Object ID: WV0181.4.010
Description: Glory Hancock describes the horrific aftermath of a recent offensive. She says that the mud has become unbearable and is an impediment to patient care. She also visited Ypres and observed the ruins and debris of battle. She describes an advance to Poelcappelle, Belgium.
Creator: Glory Hancock
Biographical Info: Glory Hancock, a nurse during WWI, worked in a hospital in Belgium from July 1918 to February 1919.
Collection: Glory Hancock Letters
Rights: It is responsibility of the user to follow the copyright law of the United States (Title 17, U.S. Code). Materials are not to be reproduced in published works without written consent, and any use should credit Jackson Library, The University of North Carolina at Greensboro.
Full Text: Z 93,
Don't worry if you don't hear from me Darlings - This offensive is taking up all our time. I've never seen any thing like it since the beginning of the war.

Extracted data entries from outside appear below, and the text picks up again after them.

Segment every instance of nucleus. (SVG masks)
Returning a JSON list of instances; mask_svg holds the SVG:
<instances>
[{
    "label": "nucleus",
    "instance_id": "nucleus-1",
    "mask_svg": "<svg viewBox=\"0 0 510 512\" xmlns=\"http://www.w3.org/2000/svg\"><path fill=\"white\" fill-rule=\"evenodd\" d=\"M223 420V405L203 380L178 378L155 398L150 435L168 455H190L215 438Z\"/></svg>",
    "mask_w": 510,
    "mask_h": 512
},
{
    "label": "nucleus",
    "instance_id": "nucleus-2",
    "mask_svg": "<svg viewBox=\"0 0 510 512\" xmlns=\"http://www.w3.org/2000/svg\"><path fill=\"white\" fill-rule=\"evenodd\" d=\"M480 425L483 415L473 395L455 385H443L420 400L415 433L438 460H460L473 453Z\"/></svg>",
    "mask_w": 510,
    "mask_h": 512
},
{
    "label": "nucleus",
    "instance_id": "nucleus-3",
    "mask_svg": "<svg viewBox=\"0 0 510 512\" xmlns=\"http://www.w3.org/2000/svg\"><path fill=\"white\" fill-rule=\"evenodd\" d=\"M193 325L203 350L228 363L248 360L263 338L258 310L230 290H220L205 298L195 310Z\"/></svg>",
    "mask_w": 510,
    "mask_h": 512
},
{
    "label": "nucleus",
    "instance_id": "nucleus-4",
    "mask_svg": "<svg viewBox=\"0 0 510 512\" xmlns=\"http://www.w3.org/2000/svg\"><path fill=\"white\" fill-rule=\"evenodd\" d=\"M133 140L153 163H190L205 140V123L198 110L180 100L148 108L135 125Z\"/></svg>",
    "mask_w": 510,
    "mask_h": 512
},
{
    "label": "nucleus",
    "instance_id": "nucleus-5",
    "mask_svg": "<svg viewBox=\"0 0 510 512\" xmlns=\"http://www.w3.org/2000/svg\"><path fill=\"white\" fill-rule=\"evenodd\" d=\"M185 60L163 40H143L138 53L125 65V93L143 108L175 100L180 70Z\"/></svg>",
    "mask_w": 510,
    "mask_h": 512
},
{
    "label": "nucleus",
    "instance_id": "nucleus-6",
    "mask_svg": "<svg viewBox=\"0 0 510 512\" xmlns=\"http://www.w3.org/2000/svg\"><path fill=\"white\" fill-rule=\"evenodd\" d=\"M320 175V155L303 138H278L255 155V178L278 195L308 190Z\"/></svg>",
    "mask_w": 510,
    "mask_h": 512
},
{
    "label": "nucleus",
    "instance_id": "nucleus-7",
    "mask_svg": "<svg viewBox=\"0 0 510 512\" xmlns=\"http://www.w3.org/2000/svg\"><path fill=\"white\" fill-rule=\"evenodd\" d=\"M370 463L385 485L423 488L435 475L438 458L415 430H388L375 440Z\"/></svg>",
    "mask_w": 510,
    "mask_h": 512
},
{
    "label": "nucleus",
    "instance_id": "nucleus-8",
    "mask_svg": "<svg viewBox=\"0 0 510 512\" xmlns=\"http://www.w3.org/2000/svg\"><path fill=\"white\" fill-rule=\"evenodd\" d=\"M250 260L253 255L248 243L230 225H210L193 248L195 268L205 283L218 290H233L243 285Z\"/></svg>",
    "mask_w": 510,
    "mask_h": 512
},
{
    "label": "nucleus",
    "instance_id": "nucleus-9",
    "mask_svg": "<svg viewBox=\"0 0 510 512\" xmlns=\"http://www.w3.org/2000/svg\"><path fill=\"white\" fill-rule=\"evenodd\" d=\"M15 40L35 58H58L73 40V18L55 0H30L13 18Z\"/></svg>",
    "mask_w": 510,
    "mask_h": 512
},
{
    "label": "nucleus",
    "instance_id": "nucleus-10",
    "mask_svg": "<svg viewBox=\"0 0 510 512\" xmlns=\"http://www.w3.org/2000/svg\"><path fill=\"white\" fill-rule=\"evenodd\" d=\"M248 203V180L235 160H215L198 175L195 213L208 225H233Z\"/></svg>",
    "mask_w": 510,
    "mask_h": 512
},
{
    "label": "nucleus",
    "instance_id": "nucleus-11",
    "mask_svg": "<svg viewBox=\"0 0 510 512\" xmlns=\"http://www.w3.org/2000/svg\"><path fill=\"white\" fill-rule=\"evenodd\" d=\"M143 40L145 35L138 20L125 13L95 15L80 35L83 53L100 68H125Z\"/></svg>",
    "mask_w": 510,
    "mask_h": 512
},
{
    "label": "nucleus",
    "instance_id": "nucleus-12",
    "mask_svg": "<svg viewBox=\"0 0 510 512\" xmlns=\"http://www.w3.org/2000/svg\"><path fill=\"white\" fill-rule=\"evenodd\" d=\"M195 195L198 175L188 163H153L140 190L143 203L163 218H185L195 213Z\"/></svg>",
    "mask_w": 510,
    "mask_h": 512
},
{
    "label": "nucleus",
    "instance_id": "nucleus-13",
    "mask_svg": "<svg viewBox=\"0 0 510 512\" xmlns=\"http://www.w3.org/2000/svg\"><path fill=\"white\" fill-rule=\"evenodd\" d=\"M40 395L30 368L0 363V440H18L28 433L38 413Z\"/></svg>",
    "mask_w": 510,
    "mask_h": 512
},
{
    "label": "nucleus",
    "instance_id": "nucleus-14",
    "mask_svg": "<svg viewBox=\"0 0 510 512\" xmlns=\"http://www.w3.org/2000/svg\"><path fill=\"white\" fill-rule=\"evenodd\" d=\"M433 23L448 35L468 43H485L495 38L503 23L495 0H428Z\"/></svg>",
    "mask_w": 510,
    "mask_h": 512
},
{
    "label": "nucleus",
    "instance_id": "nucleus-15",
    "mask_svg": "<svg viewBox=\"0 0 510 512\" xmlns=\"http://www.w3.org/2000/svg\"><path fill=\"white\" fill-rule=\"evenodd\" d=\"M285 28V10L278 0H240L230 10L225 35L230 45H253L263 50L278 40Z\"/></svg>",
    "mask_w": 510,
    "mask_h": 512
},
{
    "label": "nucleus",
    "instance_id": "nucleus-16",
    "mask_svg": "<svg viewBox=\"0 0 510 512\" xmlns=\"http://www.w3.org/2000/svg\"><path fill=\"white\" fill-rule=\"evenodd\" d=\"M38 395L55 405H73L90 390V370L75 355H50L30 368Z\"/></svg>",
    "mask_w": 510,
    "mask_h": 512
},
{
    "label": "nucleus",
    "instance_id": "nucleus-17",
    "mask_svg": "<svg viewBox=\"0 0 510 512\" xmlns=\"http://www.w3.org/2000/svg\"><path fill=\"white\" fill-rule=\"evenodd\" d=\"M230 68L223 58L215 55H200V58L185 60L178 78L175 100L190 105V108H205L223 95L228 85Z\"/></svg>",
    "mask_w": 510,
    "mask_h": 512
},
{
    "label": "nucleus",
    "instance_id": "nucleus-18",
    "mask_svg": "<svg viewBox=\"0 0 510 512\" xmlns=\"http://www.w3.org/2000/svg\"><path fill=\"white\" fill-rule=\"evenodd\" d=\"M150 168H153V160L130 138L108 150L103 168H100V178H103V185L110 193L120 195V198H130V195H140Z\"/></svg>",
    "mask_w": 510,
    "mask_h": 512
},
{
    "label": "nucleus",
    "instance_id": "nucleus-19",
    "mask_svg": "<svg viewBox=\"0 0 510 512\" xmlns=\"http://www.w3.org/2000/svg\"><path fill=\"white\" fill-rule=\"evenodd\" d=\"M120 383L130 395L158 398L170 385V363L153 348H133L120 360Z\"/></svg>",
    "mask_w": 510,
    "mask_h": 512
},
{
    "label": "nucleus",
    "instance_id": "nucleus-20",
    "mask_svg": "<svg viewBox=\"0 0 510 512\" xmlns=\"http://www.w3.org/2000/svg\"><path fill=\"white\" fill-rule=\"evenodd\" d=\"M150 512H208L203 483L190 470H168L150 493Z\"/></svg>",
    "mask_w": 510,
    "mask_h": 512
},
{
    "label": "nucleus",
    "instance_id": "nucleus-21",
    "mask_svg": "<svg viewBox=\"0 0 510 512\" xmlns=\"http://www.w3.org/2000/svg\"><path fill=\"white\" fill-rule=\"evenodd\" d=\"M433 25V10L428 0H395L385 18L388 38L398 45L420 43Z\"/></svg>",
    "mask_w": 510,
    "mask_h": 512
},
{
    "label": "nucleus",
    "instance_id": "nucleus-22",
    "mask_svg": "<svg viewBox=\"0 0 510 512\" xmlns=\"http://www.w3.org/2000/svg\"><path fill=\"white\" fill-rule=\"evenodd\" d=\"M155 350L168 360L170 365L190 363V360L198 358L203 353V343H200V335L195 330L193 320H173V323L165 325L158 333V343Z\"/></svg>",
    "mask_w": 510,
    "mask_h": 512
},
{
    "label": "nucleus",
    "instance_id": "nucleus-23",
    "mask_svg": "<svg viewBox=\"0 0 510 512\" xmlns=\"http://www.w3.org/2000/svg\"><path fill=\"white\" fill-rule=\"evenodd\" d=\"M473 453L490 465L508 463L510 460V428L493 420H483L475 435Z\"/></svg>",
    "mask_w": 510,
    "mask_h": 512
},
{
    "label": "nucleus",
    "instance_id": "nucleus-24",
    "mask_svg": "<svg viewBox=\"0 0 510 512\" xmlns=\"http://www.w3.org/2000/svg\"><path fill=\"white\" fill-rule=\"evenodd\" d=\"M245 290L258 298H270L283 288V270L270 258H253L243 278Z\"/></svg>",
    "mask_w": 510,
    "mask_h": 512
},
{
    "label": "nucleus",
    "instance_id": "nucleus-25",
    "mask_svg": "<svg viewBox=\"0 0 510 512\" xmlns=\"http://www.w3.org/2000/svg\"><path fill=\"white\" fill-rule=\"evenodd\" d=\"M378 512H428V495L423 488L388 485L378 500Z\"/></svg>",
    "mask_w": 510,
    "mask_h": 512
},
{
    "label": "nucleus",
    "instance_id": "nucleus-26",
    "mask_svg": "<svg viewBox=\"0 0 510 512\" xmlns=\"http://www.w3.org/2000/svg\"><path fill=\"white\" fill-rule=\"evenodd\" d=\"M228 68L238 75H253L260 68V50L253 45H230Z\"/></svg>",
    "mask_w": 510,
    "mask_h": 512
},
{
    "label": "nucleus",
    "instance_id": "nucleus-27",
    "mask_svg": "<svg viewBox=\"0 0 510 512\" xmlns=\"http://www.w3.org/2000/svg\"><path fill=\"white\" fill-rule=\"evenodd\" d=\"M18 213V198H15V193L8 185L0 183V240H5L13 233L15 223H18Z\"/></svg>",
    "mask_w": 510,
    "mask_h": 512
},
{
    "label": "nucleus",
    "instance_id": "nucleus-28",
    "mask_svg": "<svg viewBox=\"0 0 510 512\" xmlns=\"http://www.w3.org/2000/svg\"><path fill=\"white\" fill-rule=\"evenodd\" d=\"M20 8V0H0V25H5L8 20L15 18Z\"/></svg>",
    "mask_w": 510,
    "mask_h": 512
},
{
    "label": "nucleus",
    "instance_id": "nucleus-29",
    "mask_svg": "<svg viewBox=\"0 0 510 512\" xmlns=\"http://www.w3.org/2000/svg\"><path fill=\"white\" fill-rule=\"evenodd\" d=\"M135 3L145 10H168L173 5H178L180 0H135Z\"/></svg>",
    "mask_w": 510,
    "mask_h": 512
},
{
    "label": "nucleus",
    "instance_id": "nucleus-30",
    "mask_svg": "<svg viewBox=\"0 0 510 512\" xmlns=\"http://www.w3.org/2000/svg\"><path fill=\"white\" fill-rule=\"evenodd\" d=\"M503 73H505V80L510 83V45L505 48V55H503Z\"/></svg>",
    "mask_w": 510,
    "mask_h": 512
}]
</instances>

Ambulances for miles almost touching each other. a continual stream. Hundreds come in and are operated on & are sent on every hour. I've never seen such wounds & so many deaths. Dying on the stretchers before they can be attended to. The mud is so impossible. Food had to be gotten to the troops by airmen & some of the wounded lay on their [sic] 4 or 5 days before an ambulance could get to them. Sometimes the men get stuck waist deep in the mud & it is impossible to get them out food has to be taken to them for a day or two if they haven't died from exposure in the mean time & then sometimes they are shot to get them our of their misery. It seems incredible but this mud is almost like quicksand - it clings & sucks down so. Went (?) in Ypres yesterday the first time I've been outside the sheds & operating room for 3 weeks. So beautiful & so sad - full of soldiers & [illegible] very picturesque there lovely old ruins - but breaks your heart. Had tea on the ramparts where so much blood has been shed. Only an occasional shell going over as a reminder the war was still on. The ramparts look rather like the palisades up the Hudson. Went to the top of Mt. Kimmel too - it was clear enough to see miles- Lille- and lots of places.
The end prob nearer but not too soon as they seem to think I'm afraid -
We are advancing to Poelcappell at present - man and mud and blackened tree trunks it still gets shelled heavily so a gay life is ahead of us. I wish I'd been at your dinner party. Vinton wrote me about it. Tell her to please send me some records she got them but found that they had to be sent via Red X. Send them to me c/o
British Red Cross;
Bolongne sur Mer;
Sir Arthur Lawly came to see me last night.